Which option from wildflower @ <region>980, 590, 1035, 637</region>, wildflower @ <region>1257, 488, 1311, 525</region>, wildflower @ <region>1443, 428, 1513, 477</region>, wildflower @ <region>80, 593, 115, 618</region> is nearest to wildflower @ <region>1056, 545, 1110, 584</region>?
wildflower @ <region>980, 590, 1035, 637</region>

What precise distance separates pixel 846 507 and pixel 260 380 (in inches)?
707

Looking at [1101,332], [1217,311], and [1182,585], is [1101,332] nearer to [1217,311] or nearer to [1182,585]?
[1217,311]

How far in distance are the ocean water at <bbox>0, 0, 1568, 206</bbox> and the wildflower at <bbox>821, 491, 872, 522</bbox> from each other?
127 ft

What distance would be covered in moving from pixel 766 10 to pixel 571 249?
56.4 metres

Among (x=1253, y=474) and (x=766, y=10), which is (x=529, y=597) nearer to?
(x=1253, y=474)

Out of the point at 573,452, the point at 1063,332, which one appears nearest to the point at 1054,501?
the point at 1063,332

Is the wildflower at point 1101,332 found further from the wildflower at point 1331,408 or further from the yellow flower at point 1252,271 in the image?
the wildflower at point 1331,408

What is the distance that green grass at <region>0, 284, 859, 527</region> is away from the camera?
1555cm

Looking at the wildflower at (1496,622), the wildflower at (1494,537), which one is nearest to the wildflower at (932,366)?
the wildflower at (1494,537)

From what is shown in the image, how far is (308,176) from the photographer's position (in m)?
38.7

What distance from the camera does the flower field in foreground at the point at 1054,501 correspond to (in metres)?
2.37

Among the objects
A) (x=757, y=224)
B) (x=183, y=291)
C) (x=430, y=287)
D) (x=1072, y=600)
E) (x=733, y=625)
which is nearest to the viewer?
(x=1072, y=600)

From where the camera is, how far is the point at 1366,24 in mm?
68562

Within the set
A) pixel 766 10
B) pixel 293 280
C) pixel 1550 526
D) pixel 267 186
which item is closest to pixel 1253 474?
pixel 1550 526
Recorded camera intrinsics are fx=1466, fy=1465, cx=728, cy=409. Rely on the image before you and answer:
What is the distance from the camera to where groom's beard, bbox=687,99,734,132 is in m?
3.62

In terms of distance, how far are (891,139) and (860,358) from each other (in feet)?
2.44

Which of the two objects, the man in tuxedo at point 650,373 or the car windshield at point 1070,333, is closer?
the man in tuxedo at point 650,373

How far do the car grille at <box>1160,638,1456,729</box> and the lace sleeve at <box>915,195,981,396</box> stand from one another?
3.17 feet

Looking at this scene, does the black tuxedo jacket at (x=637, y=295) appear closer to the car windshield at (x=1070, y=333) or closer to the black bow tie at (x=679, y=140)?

Exercise instructions: Render all the rows above as a Markdown table with the columns No. and Line, giving each non-blank line its own entry numbered in order. Leave out blank lines.

Output of the task:
| No. | Line |
|---|---|
| 1 | Which option from wildflower @ <region>980, 590, 1035, 637</region>, wildflower @ <region>1257, 488, 1311, 525</region>, wildflower @ <region>1443, 428, 1513, 477</region>, wildflower @ <region>80, 593, 115, 618</region> is nearest to wildflower @ <region>1056, 545, 1110, 584</region>? |
| 2 | wildflower @ <region>980, 590, 1035, 637</region> |
| 3 | What precise distance separates pixel 846 507 and pixel 260 380 (in inches)? |
| 4 | 707 |
| 5 | Looking at [1101,332], [1217,311], and [1182,585], is [1101,332] nearer to [1217,311] or nearer to [1182,585]? |
| 6 | [1217,311] |
| 7 | How far in distance are the ocean water at <bbox>0, 0, 1568, 206</bbox> and the wildflower at <bbox>821, 491, 872, 522</bbox> from each other? |
| 8 | 127 ft |
| 9 | What distance would be covered in moving from pixel 766 10 to pixel 571 249? |
| 10 | 56.4 metres |
| 11 | Among (x=1253, y=474) and (x=766, y=10), which is (x=529, y=597) nearer to? |
| 12 | (x=1253, y=474) |
| 13 | Out of the point at 573,452, the point at 1063,332, which one appears nearest to the point at 1054,501? |
| 14 | the point at 1063,332 |
| 15 | Is the wildflower at point 1101,332 found further from the wildflower at point 1331,408 or further from the yellow flower at point 1252,271 in the image? |
| 16 | the wildflower at point 1331,408 |
| 17 | What is the distance that green grass at <region>0, 284, 859, 527</region> is away from the camera? |
| 18 | 1555cm |
| 19 | Looking at the wildflower at (1496,622), the wildflower at (1494,537), which one is nearest to the wildflower at (932,366)? |
| 20 | the wildflower at (1494,537) |
| 21 | From what is shown in the image, how far is (308,176) from the photographer's position (in m)? |
| 22 | 38.7 |
| 23 | What distance from the camera does the flower field in foreground at the point at 1054,501 correspond to (in metres)? |
| 24 | 2.37 |
| 25 | Among the objects |
| 26 | A) (x=757, y=224) |
| 27 | B) (x=183, y=291) |
| 28 | C) (x=430, y=287) |
| 29 | D) (x=1072, y=600) |
| 30 | E) (x=733, y=625) |
| 31 | which is nearest to the viewer? |
| 32 | (x=1072, y=600) |
| 33 | From where the camera is, how far is the point at 1366,24 in mm? |
| 34 | 68562 |
| 35 | Within the set |
| 36 | A) pixel 766 10 |
| 37 | B) pixel 293 280 |
| 38 | C) pixel 1550 526 |
| 39 | D) pixel 267 186 |
| 40 | which item is closest to pixel 1253 474? |
| 41 | pixel 1550 526 |
| 42 | Recorded camera intrinsics are fx=1466, fy=1465, cx=728, cy=409. Rely on the image before you and answer: |
| 43 | What is the distance from the camera to where groom's beard, bbox=687,99,734,132 is in m? |
| 44 | 3.62 |
| 45 | In terms of distance, how far are (891,139) and (860,358) from each other (in feet)? |
| 46 | 2.44 |
| 47 | Which of the two objects, the man in tuxedo at point 650,373 or the car windshield at point 1070,333, is closer? |
| 48 | the man in tuxedo at point 650,373 |
| 49 | How far do the car grille at <box>1160,638,1456,729</box> and the lace sleeve at <box>915,195,981,396</box> stand from one another? |
| 50 | 3.17 feet |
| 51 | Looking at this scene, does the black tuxedo jacket at (x=637, y=295) appear closer to the car windshield at (x=1070, y=333) or closer to the black bow tie at (x=679, y=140)? |